▶ **Exercise set**
1/ Say whether each statement agrees with the passage on Chinese character etymology: (a) Most characters belong to the form-and-sound type. (b) For pictographic characters, the focus is mainly on their sound. (c) In oracle bone and bronze inscription script, "文" shows a person seen from the side. Answer each with yes or no and quote the words of the passage that decide it.
2/ Please transcribe the passage on Chinese character etymology word for word, from "Source: 谢光辉《汉语字源字典》, 北京大学出版社, 2000年, 29页" to "culture, civilization etc.".

▶ **Text passage**
+-------+
Source: 谢光辉《汉语字源字典》, 北京大学出版社, 2000年, 29页
Translation of the embedded text: "文" is a pictographic character. "文" in oracle bone script (甲骨文) and bronze inscription script (金文) resembles a standing person facing forward. His chest bears tattoo of decorative patterns. This is in fact a vivid description of the ancient "文身" (tattoo) custom. Thus the original meaning of "文" was a person with tattoo on his body, as well as pattern, texture. Later, the meaning was extended to character, article, culture, civilization etc.

That was a typical entry of Chinese character etymology. For simple characters especially pictographic ones, it is simply pure 依类象形 or description of the object according to what it looks like. The focus is on the meaning, not the reading or sound. Some more complicated characters may be decomposed into elements each of which is analyzed the same way, as in the case of "秦" (see my last post).

Needless to say, the majority of the characters (at least 80%) are of the type 形声字 or characters of form and sound, such as "指" (finger; to point), where the form radical "扌" suggests the meaning, i.e. something related to hand, and the sound component "旨" suggests its reading , i.e. zhǐ. The classical Shuowen Jiezi (说文解字) dictionary, unsurprisingly, points out that this character "从手旨聲" (the meaning is based on "手" and the sound on "旨").
+-------+
▶ **Data block**

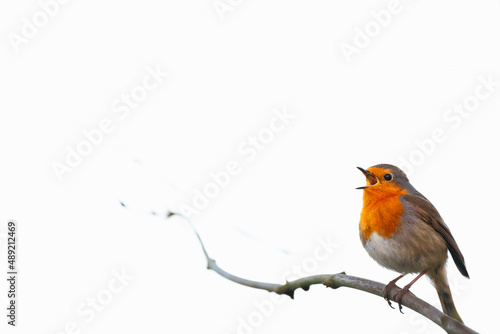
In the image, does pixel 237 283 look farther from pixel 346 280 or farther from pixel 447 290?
pixel 447 290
+-------+
▶ **Answers to the exercises**
1/
(a) Yes: "the majority of the characters (at least 80%) are of the type 形声字 or characters of form and sound"
(b) No: "The focus is on the meaning, not the reading or sound."
(c) No: "resembles a standing person facing forward"

2/
Source: 谢光辉《汉语字源字典》, 北京大学出版社, 2000年, 29页
Translation of the embedded text: "文" is a pictographic character. "文" in oracle bone script (甲骨文) and bronze inscription script (金文) resembles a standing person facing forward. His chest bears tattoo of decorative patterns. This is in fact a vivid description of the ancient "文身" (tattoo) custom. Thus the original meaning of "文" was a person with tattoo on his body, as well as pattern, texture. Later, the meaning was extended to character, article, culture, civilization etc.